• _THE PROBLEM_
Render the lines of the listing that run from the line containing "What is the proximity" to the line containing "2.27 meters", both included, as a JSON list of strings with one string per line and blank lines omitted.

• _STORED RECORDS_
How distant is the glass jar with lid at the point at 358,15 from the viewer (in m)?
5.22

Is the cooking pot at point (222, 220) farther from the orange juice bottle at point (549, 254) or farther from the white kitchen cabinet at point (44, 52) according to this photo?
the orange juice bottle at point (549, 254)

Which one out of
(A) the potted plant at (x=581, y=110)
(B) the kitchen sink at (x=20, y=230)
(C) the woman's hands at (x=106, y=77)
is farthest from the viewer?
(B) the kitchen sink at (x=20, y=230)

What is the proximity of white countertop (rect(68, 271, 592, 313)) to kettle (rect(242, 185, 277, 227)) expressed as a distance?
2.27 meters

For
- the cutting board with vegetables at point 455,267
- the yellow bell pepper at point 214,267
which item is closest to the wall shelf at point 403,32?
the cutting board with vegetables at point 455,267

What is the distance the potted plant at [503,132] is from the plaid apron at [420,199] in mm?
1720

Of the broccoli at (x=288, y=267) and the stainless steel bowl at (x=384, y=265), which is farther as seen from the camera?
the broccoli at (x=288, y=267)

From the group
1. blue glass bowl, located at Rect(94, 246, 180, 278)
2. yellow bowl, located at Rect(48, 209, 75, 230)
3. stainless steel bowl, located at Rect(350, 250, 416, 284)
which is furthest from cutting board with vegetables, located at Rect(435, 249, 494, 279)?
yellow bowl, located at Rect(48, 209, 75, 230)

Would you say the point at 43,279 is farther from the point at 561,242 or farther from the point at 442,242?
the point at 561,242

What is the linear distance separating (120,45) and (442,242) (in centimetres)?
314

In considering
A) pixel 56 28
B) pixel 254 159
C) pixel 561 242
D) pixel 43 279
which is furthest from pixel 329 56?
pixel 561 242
--
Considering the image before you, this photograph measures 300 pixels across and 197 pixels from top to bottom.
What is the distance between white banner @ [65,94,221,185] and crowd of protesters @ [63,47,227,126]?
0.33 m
...
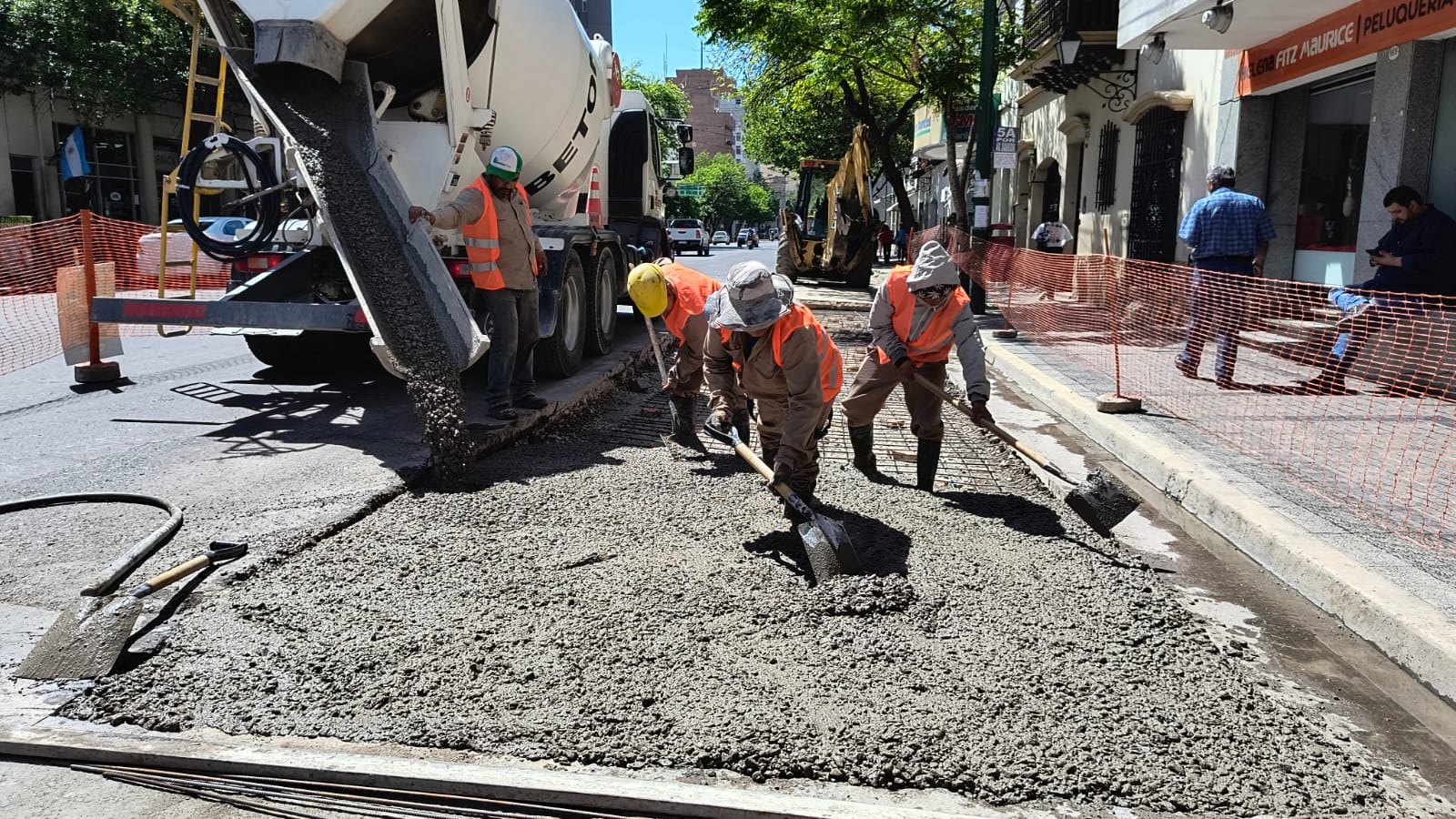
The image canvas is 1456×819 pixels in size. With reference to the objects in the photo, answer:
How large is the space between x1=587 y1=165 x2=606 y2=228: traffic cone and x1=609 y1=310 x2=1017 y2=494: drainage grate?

• _RESULT_
[
  "What is the proximity of white countertop (rect(68, 271, 592, 313)) to kettle (rect(242, 185, 277, 227)) expressed as a distance?",
  "2.27 meters"
]